■ **INPUT FOR THIS TASK**
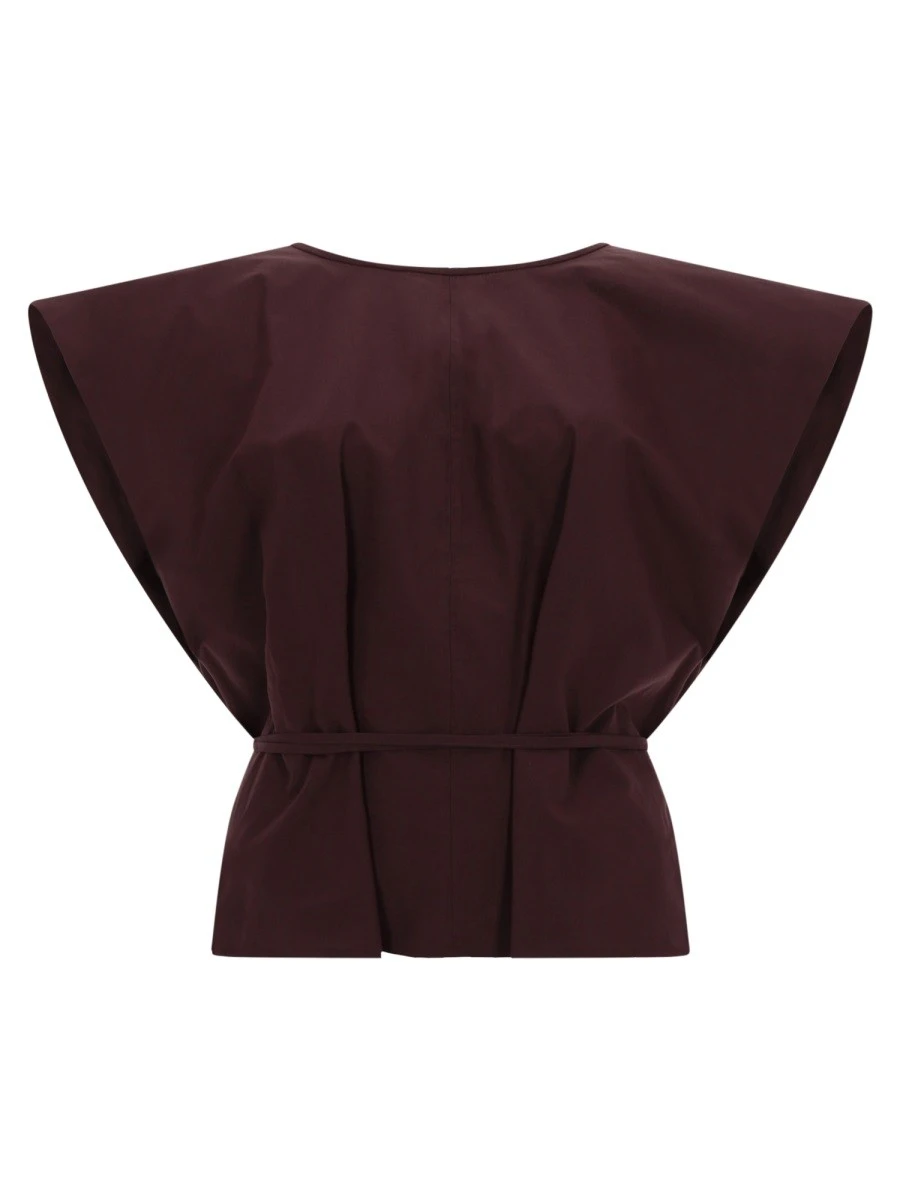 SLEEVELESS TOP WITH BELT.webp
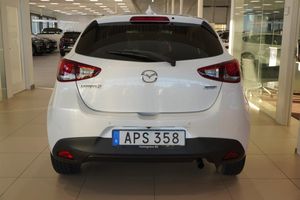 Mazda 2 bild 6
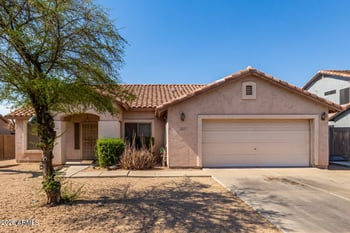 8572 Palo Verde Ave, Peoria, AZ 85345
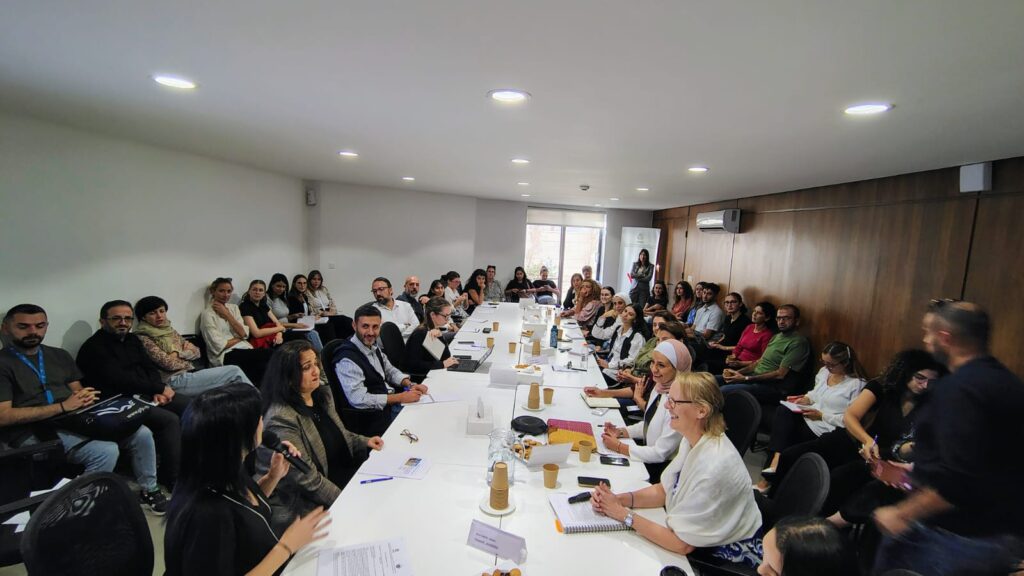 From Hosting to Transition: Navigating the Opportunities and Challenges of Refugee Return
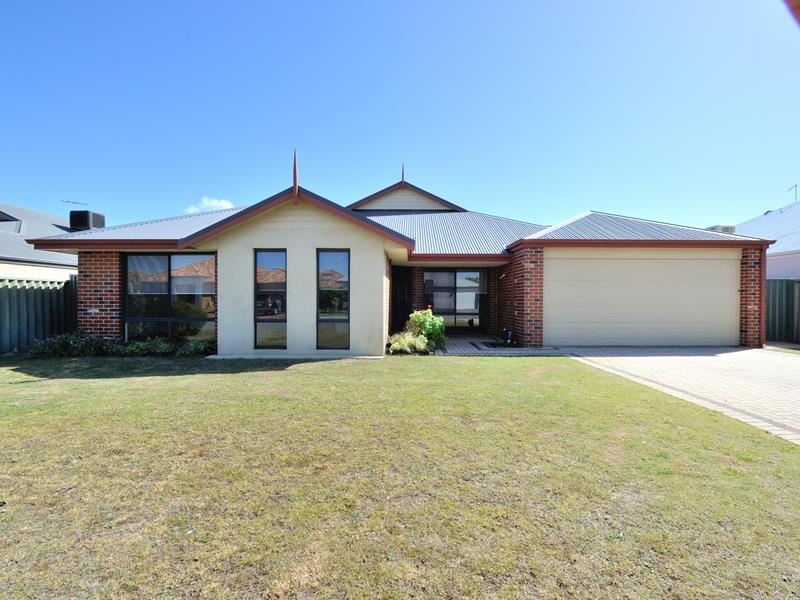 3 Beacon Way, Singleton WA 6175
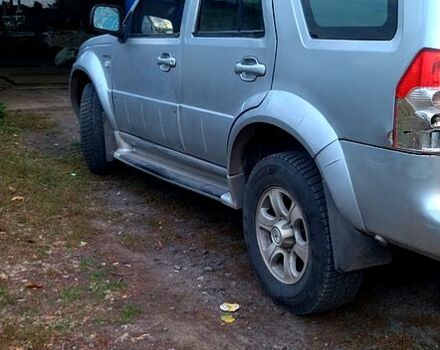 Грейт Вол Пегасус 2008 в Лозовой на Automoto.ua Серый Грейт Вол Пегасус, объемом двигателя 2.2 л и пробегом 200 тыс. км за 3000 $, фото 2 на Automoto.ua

■ **EXERCISE DIRECTIONS**
Rewrite the rows above with "Ave" changed to "Avenue" and everything else unchanged. Give only the text, without the pictures.

■ **ANSWER AREA**
 SLEEVELESS TOP WITH BELT.webp
 Mazda 2 bild 6
 8572 Palo Verde Avenue, Peoria, AZ 85345
 From Hosting to Transition: Navigating the Opportunities and Challenges of Refugee Return
 3 Beacon Way, Singleton WA 6175
 Грейт Вол Пегасус 2008 в Лозовой на Automoto.ua Серый Грейт Вол Пегасус, объемом двигателя 2.2 л и пробегом 200 тыс. км за 3000 $, фото 2 на Automoto.ua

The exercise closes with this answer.